Subsidie wordt geweigerd indien de aanvraag betrekking heeft op een sanering als bedoeld in artikel 9, onderdeel a, en gedeputeerde staten niet hebben ingestemd met het saneringsplan.

Artikel 11

  • 1. Subsidie voor saneringen als bedoeld in artikel 9, onderdeel a, wordt uitsluitend verstrekt voor de door gedeputeerde staten noodzakelijk geachte kosten om de actuele risico’s als bedoeld in artikel 29 en 37 van de wet, weg te nemen zodat de locatie geschikt wordt voor het huidig of beoogd gebruik.

  • 2. Subsidie voor saneringen als bedoeld in artikel 9, onderdeel b, wordt uitsluitend verstrekt voor de door gedeputeerde staten noodzakelijk geachte kosten voor het wegnemen of het ongedaan maken van de verontreiniging, zodat de waterkwaliteit kan voldoen aan de huidige of beoogde functie.

Artikel 12

De subsidie bedraagt 50% van de subsidiabele kosten tot een maximum van € 1.000.000,-.§ 4 Slotbepalingen

Paragraaf 4 Slotbepalingen

Artikel 13

  • 1. Gedeputeerde staten stellen per activiteit subsidieplafonds vast.

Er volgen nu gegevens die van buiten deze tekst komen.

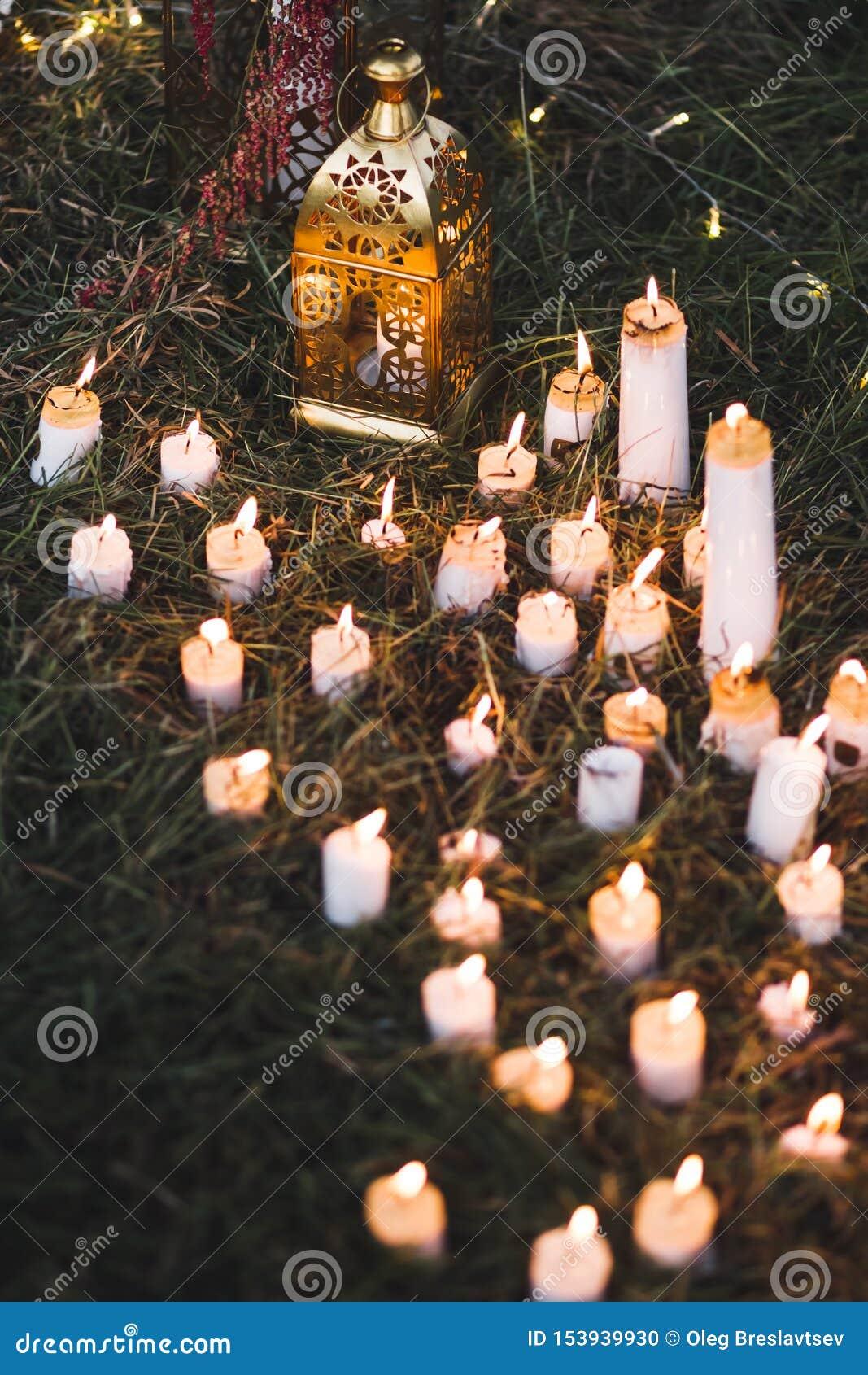 Cerimônia de casamento da noite com as lâmpadas do vintage na árvore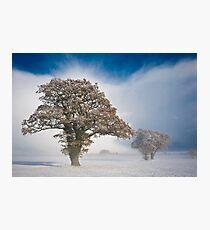 Winterscape Photographic Print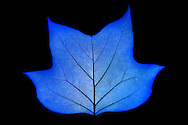 Structure of the leaf in blue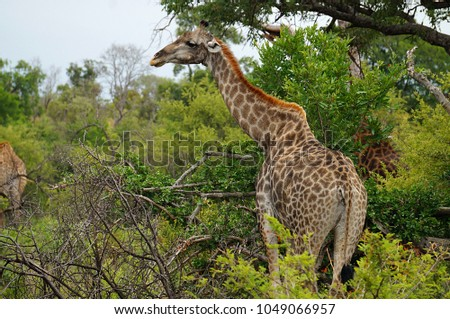 Giraffe in brush at Kruger National Park in South Africa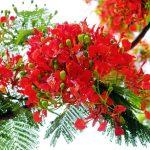 Mùa hoa phượng
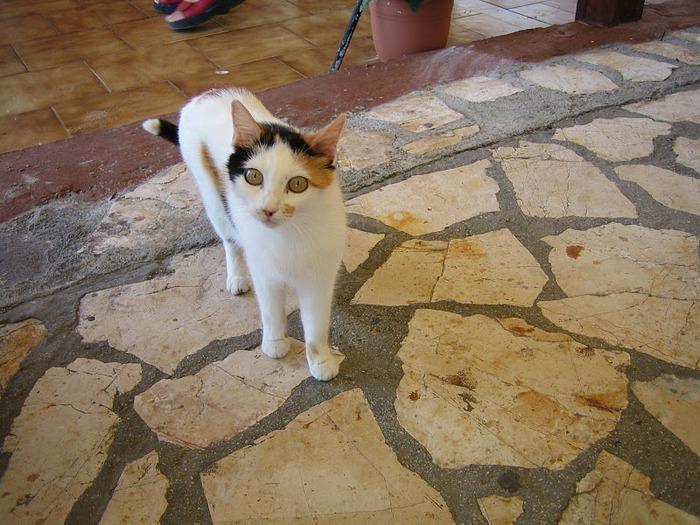 Корфу - «остров вечных возвращений». 51361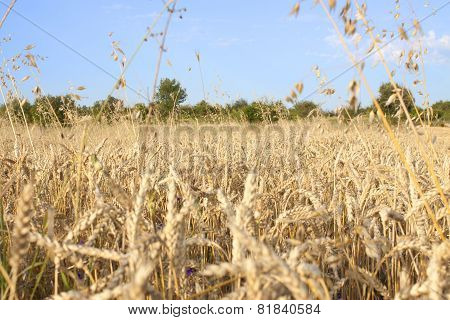 Agriculture Cornfield With Blue  Sky In Summer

  • 2. Aanvragen worden behandeld op volgorde van ontvangst.

  • 3. Indien de aanvrager krachtens artikel 4:5 van de Algemene wet bestuursrecht de gelegenheid heeft gehad de aanvraag aan te vullen, geldt als datum van ontvangst van de aanvraag, de datum waarop de aanvraag is aangevuld.

Artikel 14

Indien toepassing van artikel 5 en artikel 9 zou leiden tot het overtreden van het verbod op het geven van staatssteun in de zin van artikelen 107 en 108 van het Verdrag betreffende de werking van de Europese Unie, wordt het subsidiebedrag in afwijking van artikel 8 en artikel 12 zodanig vastgesteld dat het totaal van alle subsidies voor de activiteit niet hoger is dan het bedrag dat op grond van de van toepassing zijnde vrijstellingsverordeningen van de Europese Commissie verstrekt mag worden.

Artikel 15

In de beschikking tot subsidieverlening kan worden bepaald dat subsidie op grond van deze regeling slechts wordt verstrekt onder voorwaarde dat, binnen een in de beschikking tot subsidieverlening genoemde termijn, een uitvoeringsovereenkomst als bedoeld in artikel 4:36 van de Algemene wet bestuursrecht wordt gesloten, waarin in ieder geval wordt geregeld:

  • a.

    de verrekening van de op de veroorzaker te verhalen kosten;

  • b.

    de verrekening van de waardevermeerdering van de grond;

  • c.

    de mogelijkheid om kosten te verhalen op de eigenaar van de grond;

  • d.

    de toekomstige exploitatie van de grond;

  • e.

    de verrekening van de kosten van de met de sanering samenlopende werkzaamheden.

Artikel 16

  • 1. na de beschikking tot subsidieverlening dan wel na het sluiten van de uitvoeringsovereenkomst te starten met de uitvoering van de sanering binnen:

    • a.

      3 maanden indien de subsidie betrekking heeft op saneringen als bedoeld in artikel 4;

    • b.

      12 maanden indien de subsidie betrekking heeft op saneringen als bedoeld in artikel 8;

  • 2. De subsidieontvanger plaatst het logo en de naam van de provincie op alle publiciteitsuitingen die betrekking hebben op de gesubsidieerde activiteit.

Artikel 17

  • 1. Deze uitvoeringsregeling treedt in werking met ingang van de dag na uitgifte van het provinciaal blad waarin zij wordt geplaatst.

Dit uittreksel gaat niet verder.